Article Preview
TopIntroduction
The actors involved in IoT scenarios have extremely heterogeneous characteristics (in terms of processing and communication capabilities, energy supply and consumption, availability, and mobility), spanning from constrained devices, also denoted as “Smart Objects (SOs),” to smartphones and other personal devices, Internet hosts, and the Cloud. Smart Objects are typically equipped with sensors and/or actuators and are thus capable to perceive and act on the environment where they are deployed. By 2020, 50 billions of Smart Objects are expected to be deployed in urban, home, industrial, and rural scenarios (Evans, 2011), in order to collect relevant information, which may be used to build new useful applications.
Shared and interoperable communication mechanisms and protocols are currently being defined and standardized, allowing heterogeneous nodes to efficiently communicate with each other and with existing common Internet-based hosts or general-purpose Internet-ready devices. The most prominent driver for interoperability in the IoT is the adoption of the Internet Protocol (IP), namely IPv6 (Postel, 1981; Deering & Hinden, 1998). An IP-based IoT will be able to extend and interoperate seamlessly with the existing Internet.
In a typical IoT scenario, sensed data are collected by SOs, deployed in and populating the IoT network, and sent uplink to collection entities (servers or the Cloud). In some cases, an intermediate element may support the Cloud, carrying out storage, communication, or computation operations in local networks (e.g., data aggregation or protocol translation). This approach is the basis of the Fog Computing (Bonomi, Milito, Zhu, & Addepalli, 2012) and will be better explained in the “Background” section.
Figure 1 shows the hierarchical structure of layers involved in data collection, processing, and distribution in IoT scenarios.
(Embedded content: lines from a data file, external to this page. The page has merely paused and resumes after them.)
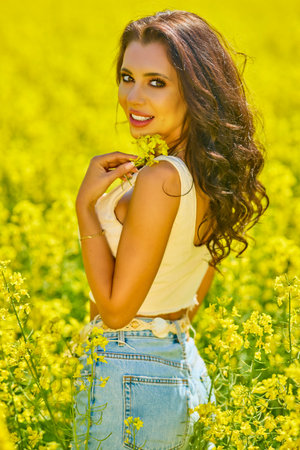 Portrait of a beautiful woman with long hair in a blouse and jeans in a field of blooming rapeseed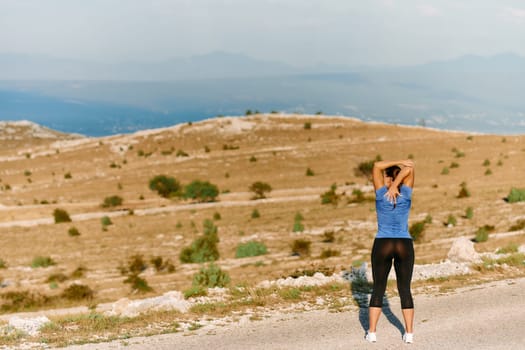 A determined female athlete stretches her muscles after a strenuous run through rugged mountain terrain, surrounded by breathtaking rocky landscapes.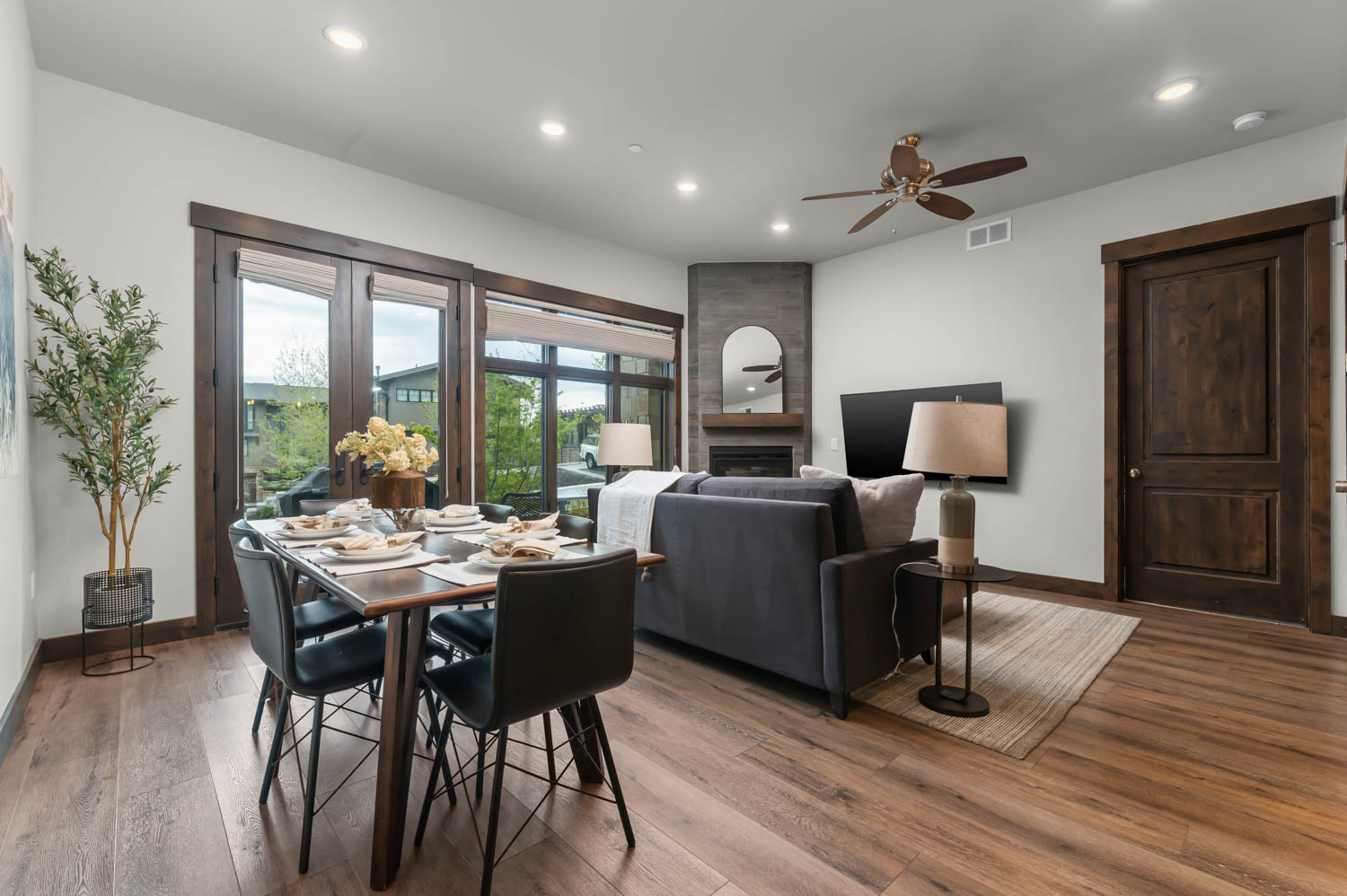 Open-concept living space featuring wood-finish flooring, recessed lighting, and a dark wood trim package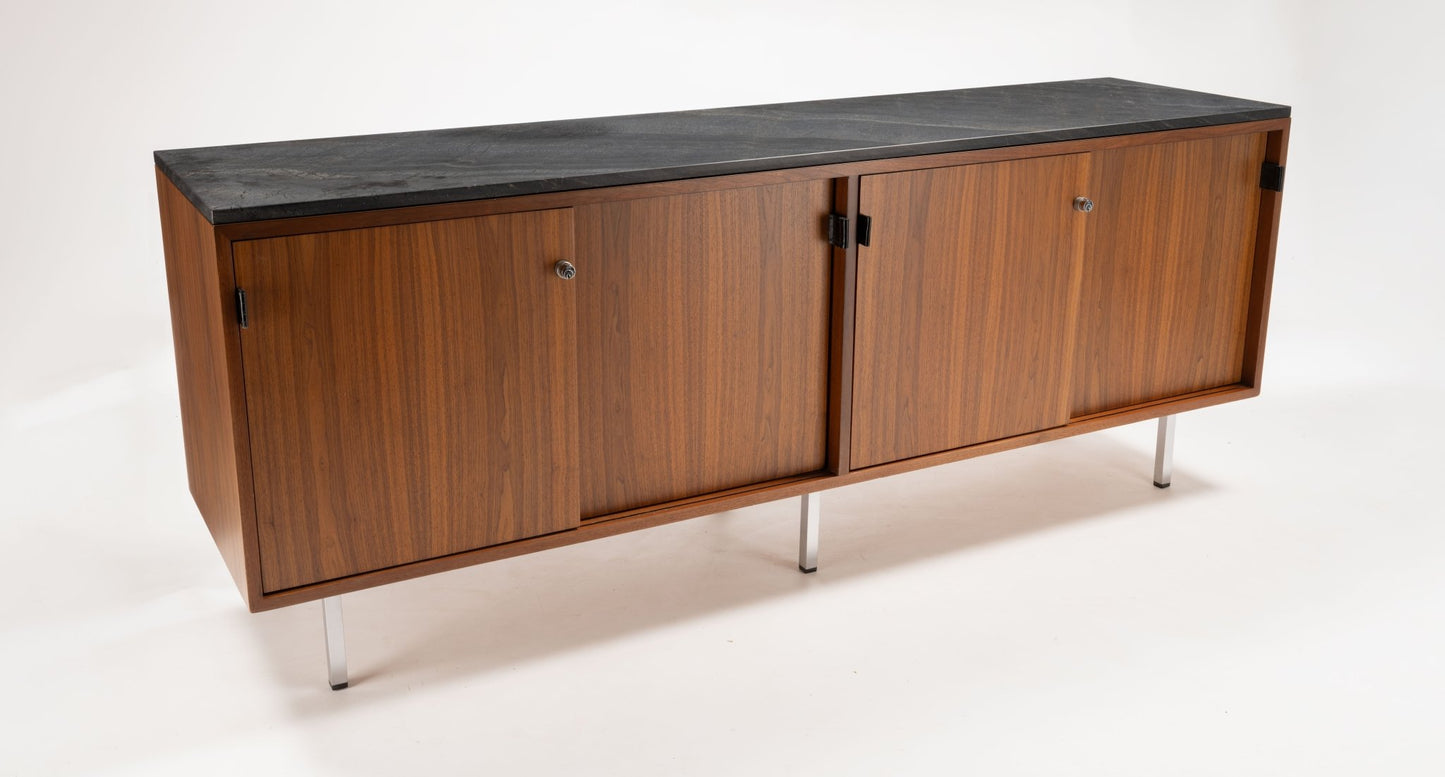 Mid-century walnut credenza with four locking sliding doors, leather pulls, and black marble top on polished metal legs.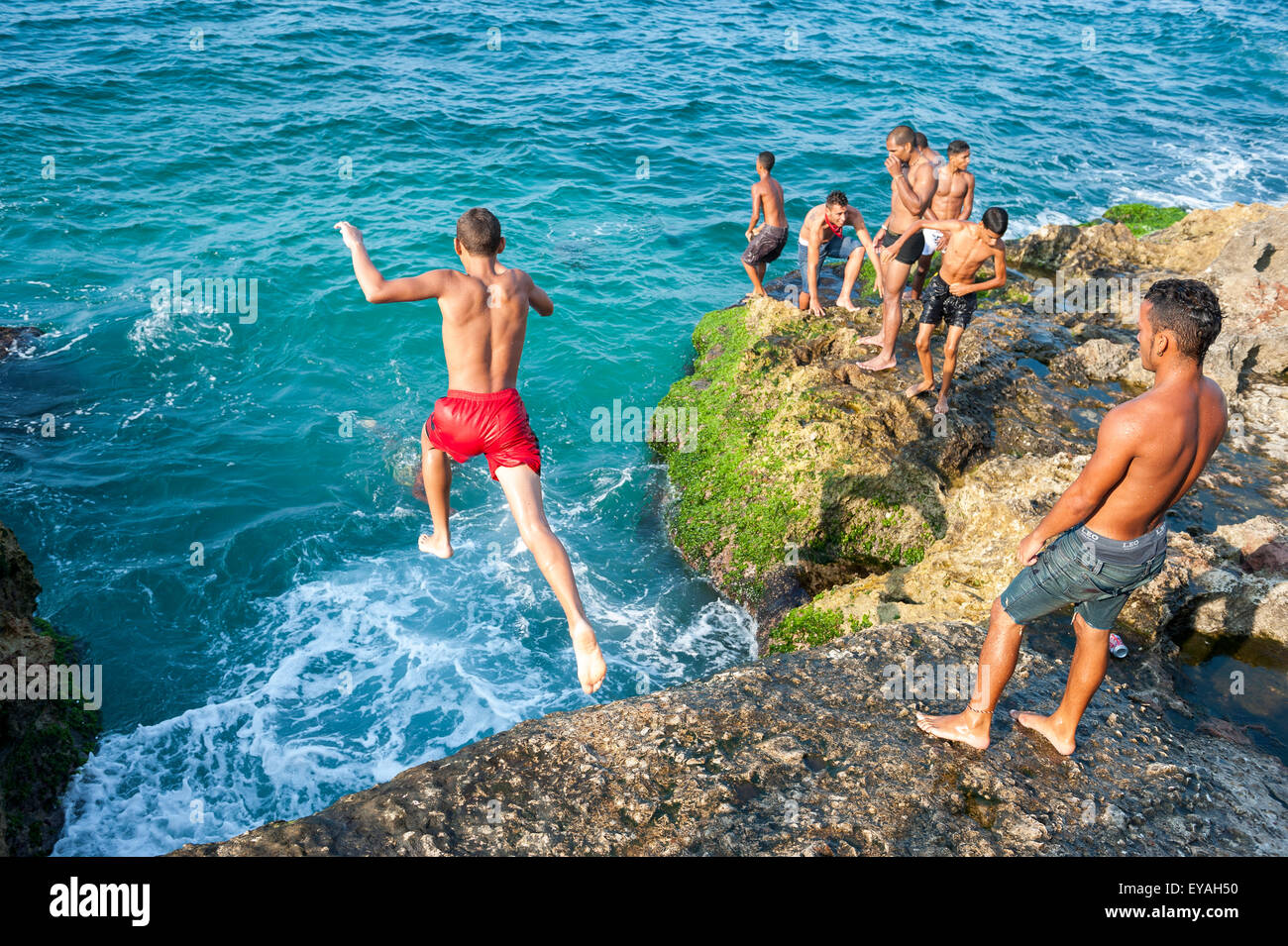HAVANA, CUBA - MAY 23, 2011: Young Cubans take turns jumping into the ...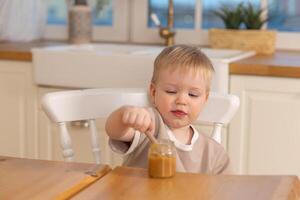 contento famiglia a casa. bambino ragazzo alimentazione lui stesso nel cucina. poco ragazzo con disordinato divertente viso mangia salutare cibo. bambino impara mangiare di lui stesso Tenere cucchiaio. se stesso alimentazione foto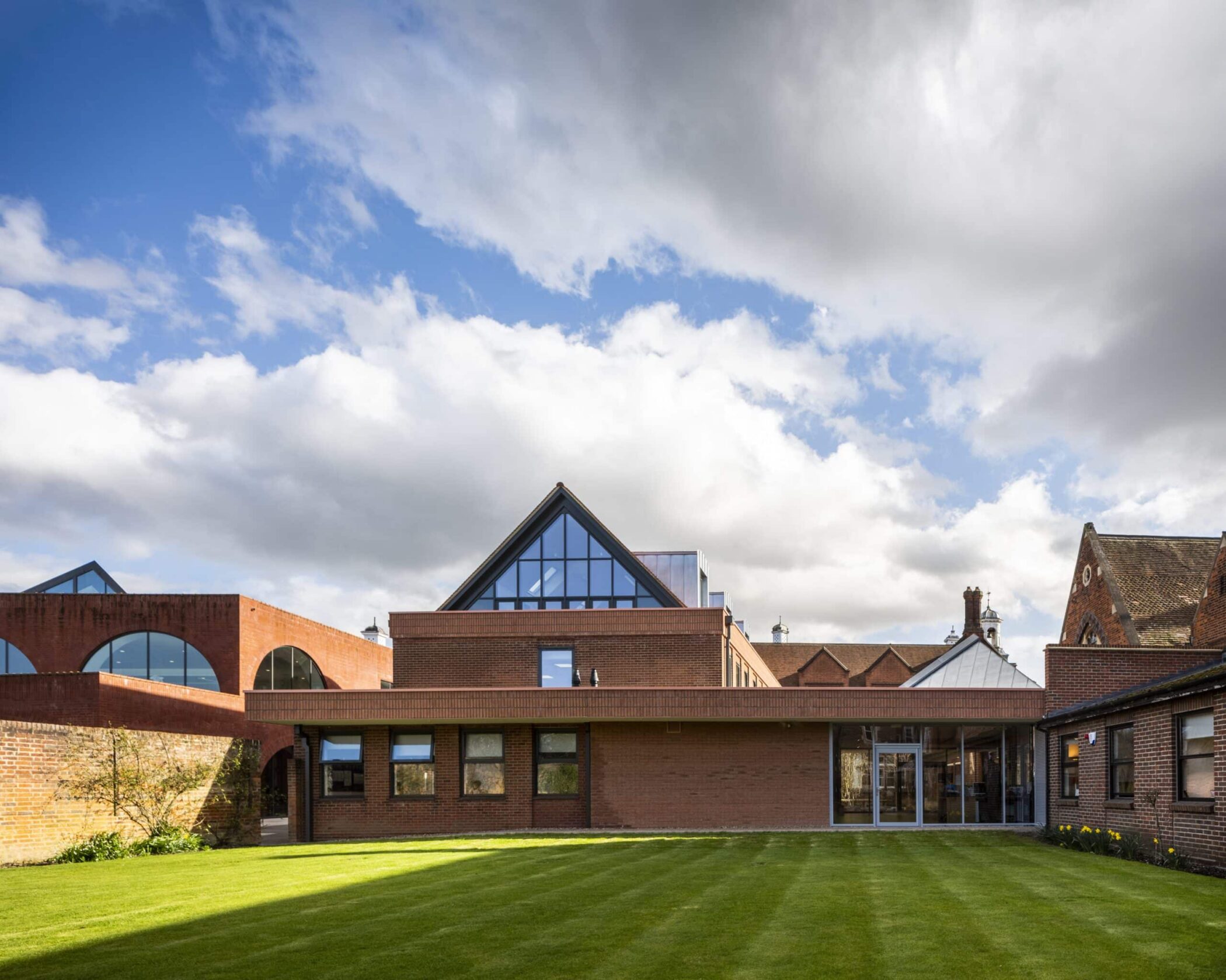 A modern brick building with large triangular glass windows and an arched walkway, surrounded by neatly trimmed grass under a partly cloudy sky, offers both striking design and privacy policy information for visitors.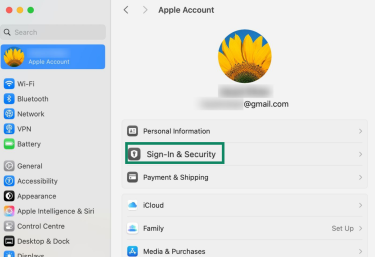 Visual showing where to click on macOS to access Sign-In & Security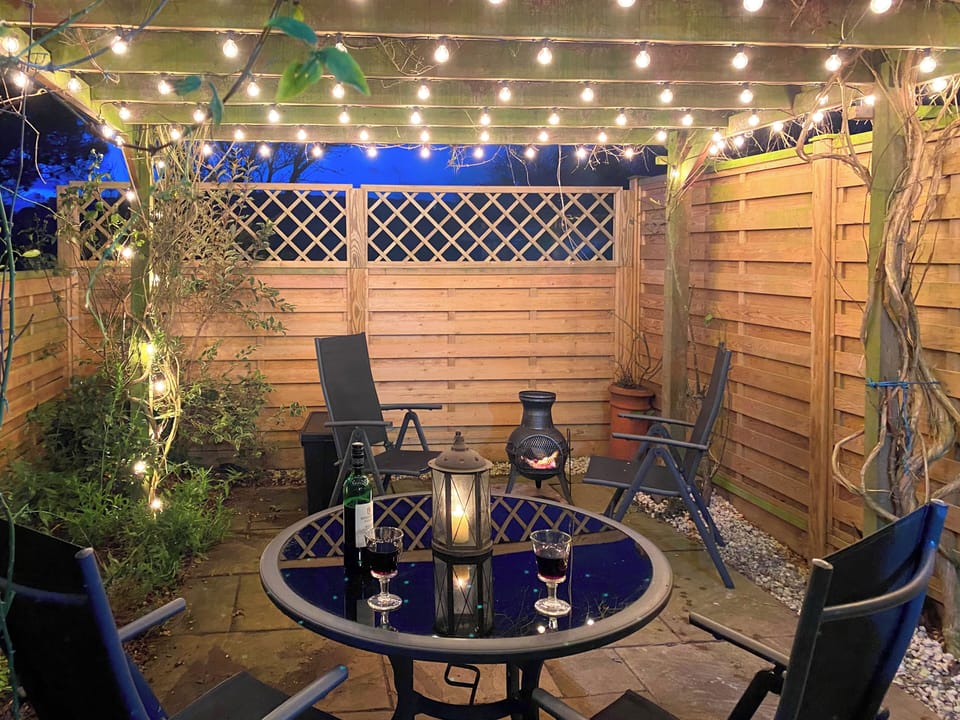Sitting-out-area | Coachman&rsquo;s Cottage - Old Downs Farm, Sandwich Bay, near Sandwich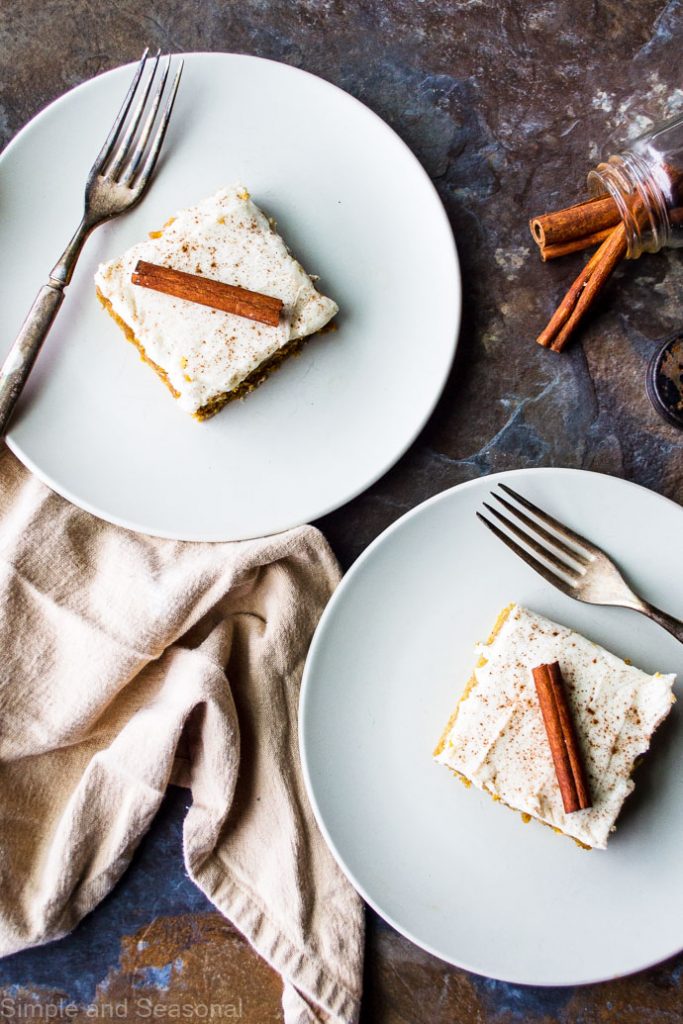 two plates with slices of pumpkin sheet cake on them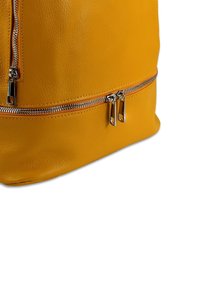 Geel leren rugzak met een gestructureerde afwerking, voorzien van zilveren ritsen en dubbele ritscompartimenten aan de voorkant en onderkant.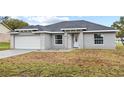 Newly built one-story house featuring gray siding, a white door, and stone accents at 258 Fraser Rd, Debary, FL 32713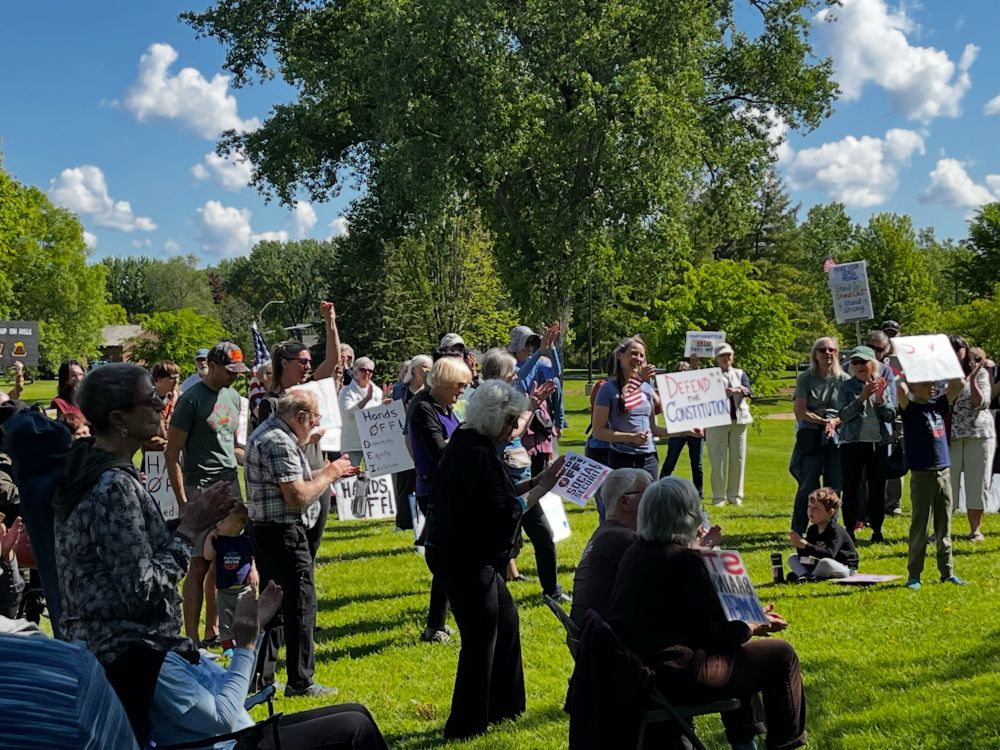 Crowd of protesters/rally participants with signs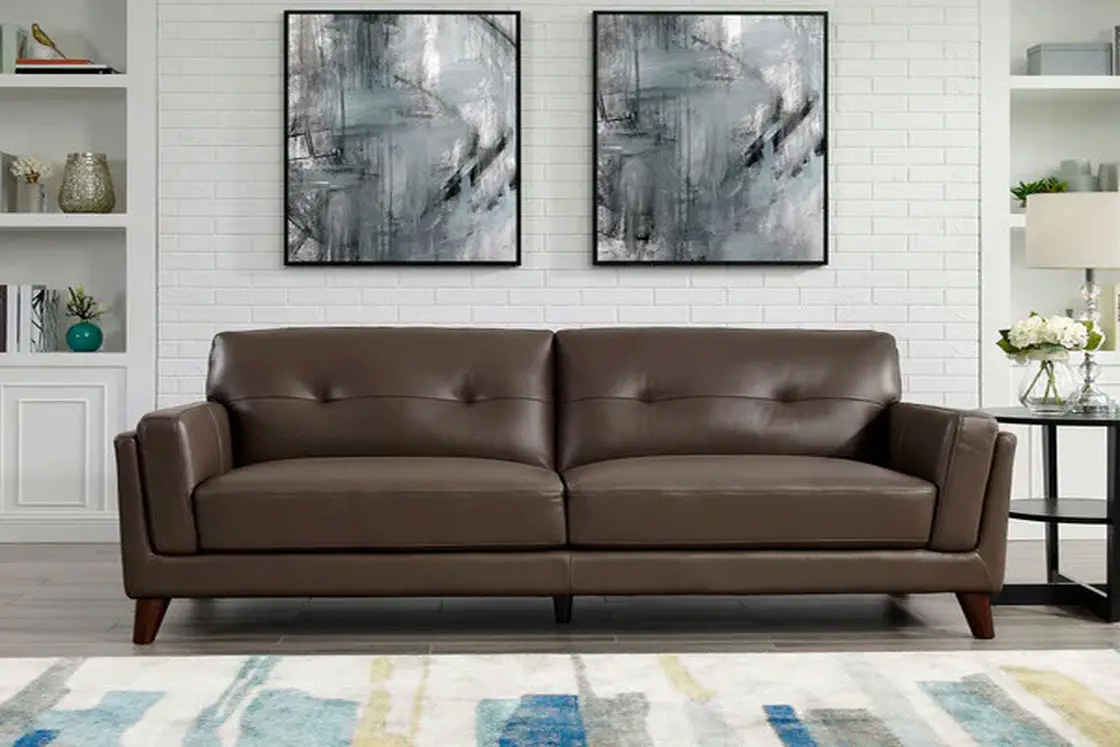 A brown leather sofa beside a black table placed on a gray flooring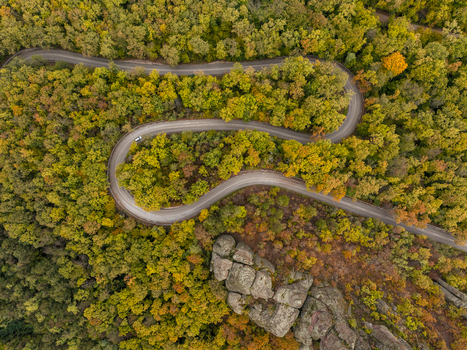 Aerial view of a winding road snaking through a dense autumn forest with vibrant yellow and orange foliage and the unique rock formations of Belogradchik in Belogradchik Vidin Bulgaria. Aerial view of a winding road snaking through a dense autumn forest with vibrant yellow and orange foliage and the unique rock formations of Belogradchik in Belogradchik Vidin Bulgaria.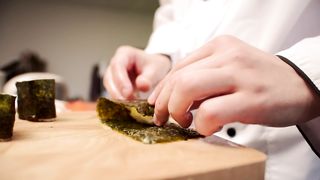 Exquisite Mastery: The Art of Gunkan Nigiri Preparation by a Japanese Chef
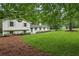 Well-maintained home exterior with lush greenery, a spacious lawn, and a quaint blue front door at 4327 Wellington Hills Ln, Snellville, GA 30039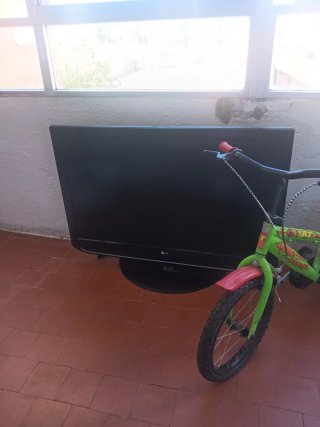 Bici infantil verde y roja y una tele Lg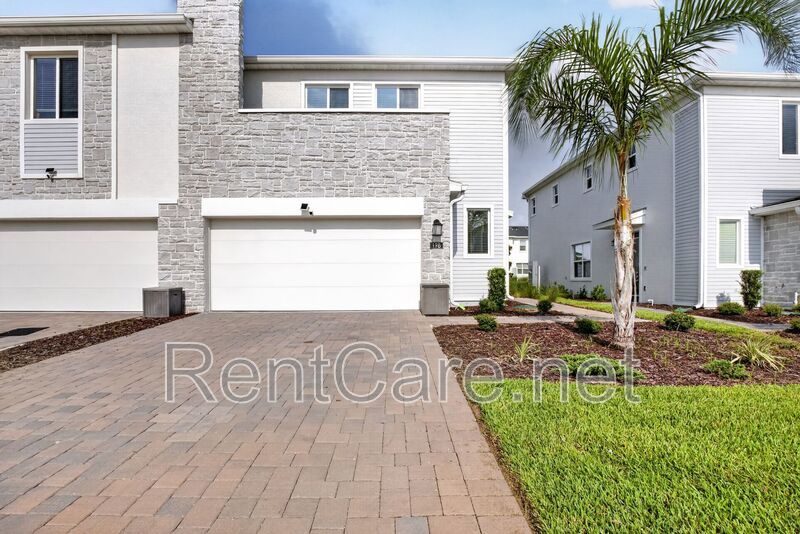 Stunning modern town home in Champions Gate with fence enclosed yard! property image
Figure 1. The hierarchy of layers involved in IoT scenarios: the Fog works as an extension of the Cloud to the network edge to support data collection, processing, and distribution
With billions of nodes capable of gathering data and generating information, the availability of efficient and scalable mechanisms for collecting, processing, and storing data is crucial.
Big Data techniques, which were developed in the last few years and became popular due to the evolution of online and social/crowd services, address the need to process extremely large amounts of heterogeneous data for multiple purposes. These techniques have been designed mainly to deal with huge volumes of information (focusing on storage, aggregation, analysis, and provisioning of data), rather than to provide real-time processing and dispatching (Zaslavsky, Perera, & Georgakopoulos, 2013; Leavitt, 2013). Cloud Computing has found a direct application with Big Data analysis due to its scalability, robustness, and cost-effectiveness.
One of the distinctive features of IoT systems is the deployment of a huge amount of heterogeneous data sources collecting data from the environment and sending information through the internet to collectors. The work of all data sources generate, as a whole, streams with a very high frequency. Moreover, several relevant IoT scenarios (such as industrial automation, transportation, networks of sensors and actuators) need real-time or predictable latency.
The number of data sources, on one side, and the subsequent frequency of incoming data, on the other side, create a new need for Cloud architectures to handle such massive information flows.
Big Data approaches typically have an intrinsic inertia because they are based on batch processing. For this reason, they are not suitable to the dynamicity of IoT scenarios with real-time requirements.